Seniors and disabled beneficiaries (including some already receiving benefits and those first eligible after 2025) will receive higher initial and recomputed Social Security benefits because bend-point percentages and dollar bend points are raised and PIAs will be recomputed.
Low-earning workers with 10+ years of work who become eligible after 2025 will get a higher guaranteed minimum PIA tied to the single-person poverty guideline, increasing baseline benefit income for many low-income retirees and disabled beneficiaries.
Seniors and retirees will likely see larger, more representative annual COLAs because cost-of-living adjustments are tied to CPI–E (an index focused on elderly spending), and the BLS will publish CPI–E monthly to inform policymakers and the public.
Taxpayers and program finances face substantial long-term pressure because higher benefits, larger COLAs, and a higher guaranteed minimum increase Social Security outlays, raising risks to trust-fund solvency and the possibility of future payroll tax increases or benefit adjustments.
Employees and employers whose pay falls in the newly taxed band (between the payroll-tax base and $250,000) will face higher payroll-tax liabilities, reducing workers' take-home pay and raising employer labor costs.
Small-business owners, pass-through shareholders, and investors could face much higher marginal tax on business-related investment income under the expanded surtax rules, reducing after-tax returns and increasing compliance and planning costs.

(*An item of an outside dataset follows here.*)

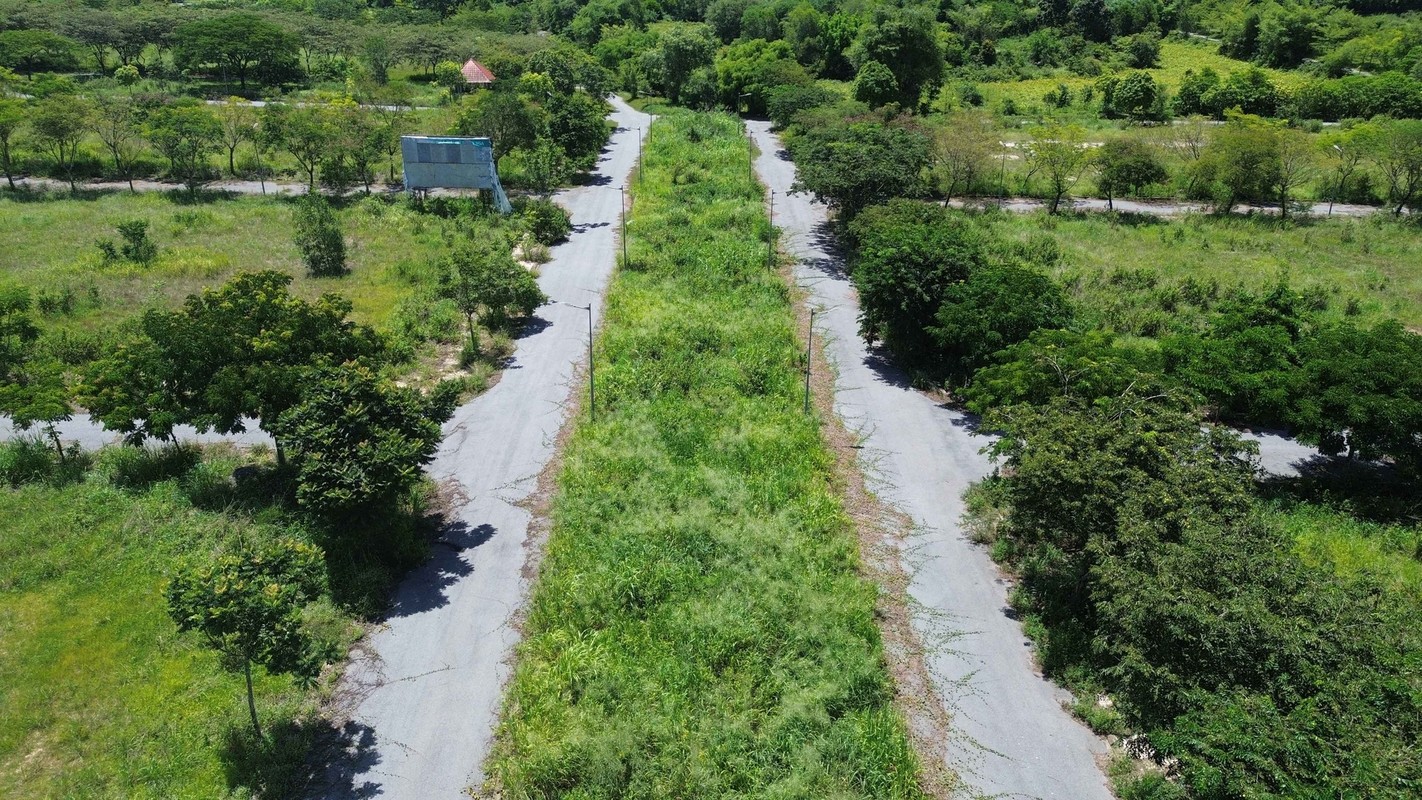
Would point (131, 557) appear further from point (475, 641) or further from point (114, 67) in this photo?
point (114, 67)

Based on analysis of 16 sections of legislative text.
Changes Social Security benefit formulas and indexing (CPI‑E), raises benefit floors, extends student eligibility to 22, expands payroll/self‑employment taxes up to $250k, hikes NIIT to 16.2%, and merges trust funds.
Makes broad changes to Social Security benefit math and indexing, raises certain payroll and self‑employment tax liabilities on higher earnings, sharply increases the net investment income tax rate, and consolidates Social Security trust funds into a single fund. It also extends child/student entitlement through age 22 and requires the Bureau of Labor Statistics to publish a Consumer Price Index for the elderly (CPI‑E) to be used in Social Security cost‑of‑living adjustments. Many changes take effect in calendar and tax years after enactment (notably January 1, 2026 for key benefit and student‑eligibility changes). The package increases benefits for some low‑income and long‑career workers, while generating new tax revenue from wages, self‑employment income, and investment income to support program finances and a merged trust fund structure.